YOUR OBJECTIVE:
This exercise calls for copying every line below that holds the word "Plan".

DATA FOR THIS EXERCISE:
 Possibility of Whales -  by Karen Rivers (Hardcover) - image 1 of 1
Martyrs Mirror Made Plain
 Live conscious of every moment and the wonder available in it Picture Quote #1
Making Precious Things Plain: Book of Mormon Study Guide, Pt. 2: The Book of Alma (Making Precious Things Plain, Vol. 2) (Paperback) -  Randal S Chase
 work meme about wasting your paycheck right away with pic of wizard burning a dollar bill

* * *

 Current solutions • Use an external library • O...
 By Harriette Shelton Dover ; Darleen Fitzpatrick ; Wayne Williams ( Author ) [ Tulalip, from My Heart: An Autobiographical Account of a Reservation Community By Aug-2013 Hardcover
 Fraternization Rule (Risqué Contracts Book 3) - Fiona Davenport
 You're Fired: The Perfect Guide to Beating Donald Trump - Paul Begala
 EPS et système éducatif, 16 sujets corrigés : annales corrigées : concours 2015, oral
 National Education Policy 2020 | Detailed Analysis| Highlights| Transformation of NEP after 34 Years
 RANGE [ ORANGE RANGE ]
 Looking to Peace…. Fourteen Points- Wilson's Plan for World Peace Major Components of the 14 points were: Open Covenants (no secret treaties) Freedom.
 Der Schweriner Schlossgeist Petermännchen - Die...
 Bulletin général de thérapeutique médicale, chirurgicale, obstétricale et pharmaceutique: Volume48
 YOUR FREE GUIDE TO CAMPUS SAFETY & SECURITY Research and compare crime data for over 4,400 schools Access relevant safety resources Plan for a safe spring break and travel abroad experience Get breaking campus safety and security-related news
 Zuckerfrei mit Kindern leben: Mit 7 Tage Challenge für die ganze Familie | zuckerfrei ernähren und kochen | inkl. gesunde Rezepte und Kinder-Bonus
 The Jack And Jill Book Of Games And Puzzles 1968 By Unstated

* * *

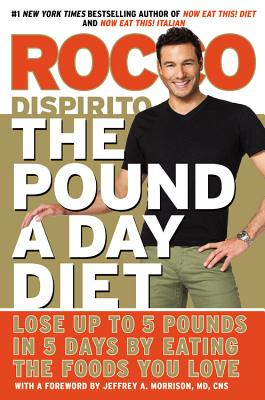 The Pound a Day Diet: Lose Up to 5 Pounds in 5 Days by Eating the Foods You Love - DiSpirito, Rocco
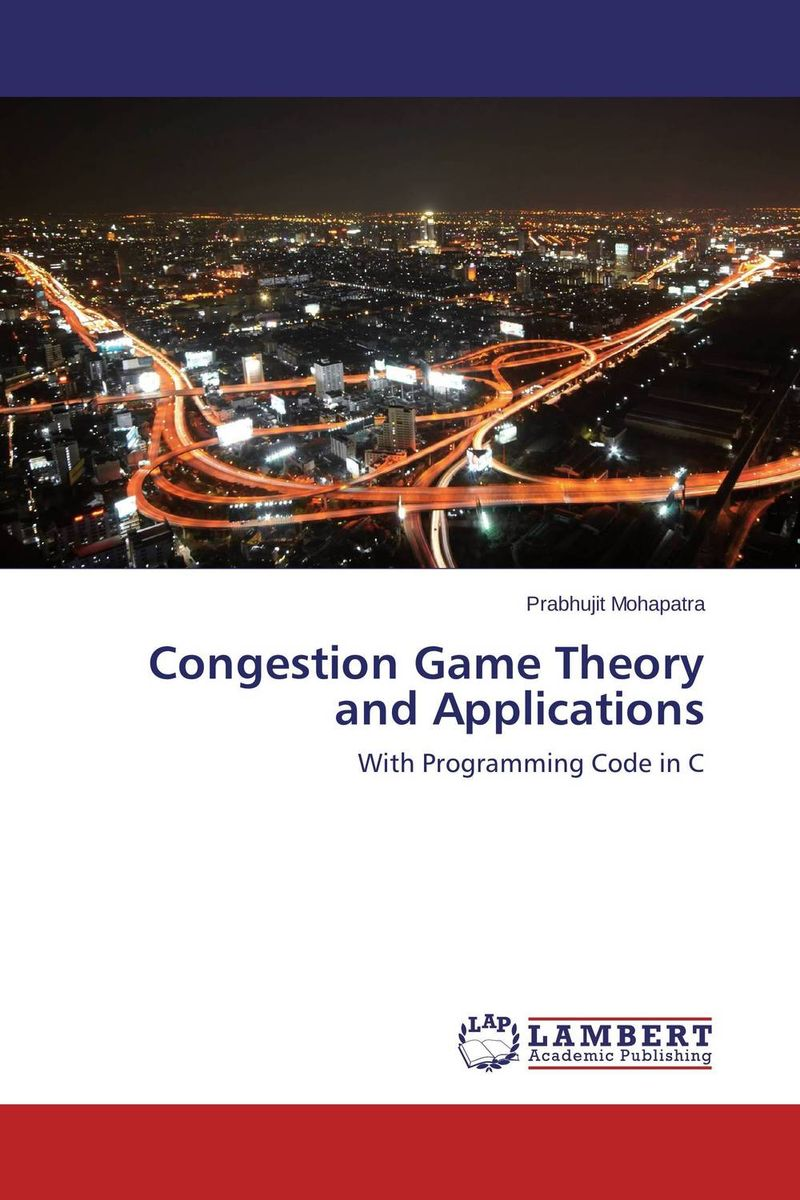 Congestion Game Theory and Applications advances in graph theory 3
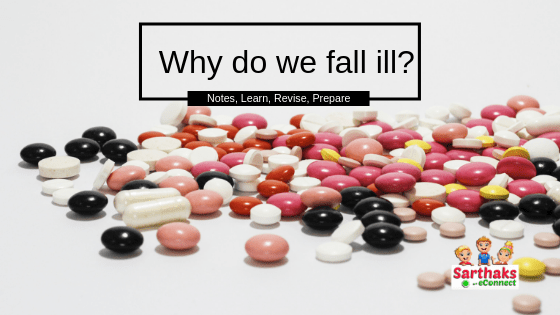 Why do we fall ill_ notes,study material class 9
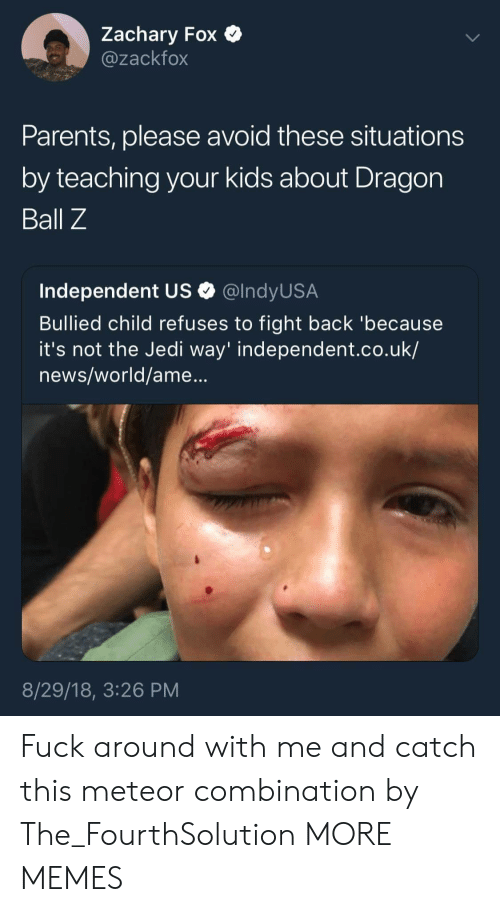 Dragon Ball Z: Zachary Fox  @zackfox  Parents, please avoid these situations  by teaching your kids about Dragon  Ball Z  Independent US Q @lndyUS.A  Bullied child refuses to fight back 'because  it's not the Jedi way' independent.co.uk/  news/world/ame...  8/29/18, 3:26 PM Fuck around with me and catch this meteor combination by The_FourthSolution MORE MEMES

RESULT OF THIS EXERCISE:
 Looking to Peace…. Fourteen Points- Wilson's Plan for World Peace Major Components of the 14 points were: Open Covenants (no secret treaties) Freedom.
 YOUR FREE GUIDE TO CAMPUS SAFETY & SECURITY Research and compare crime data for over 4,400 schools Access relevant safety resources Plan for a safe spring break and travel abroad experience Get breaking campus safety and security-related news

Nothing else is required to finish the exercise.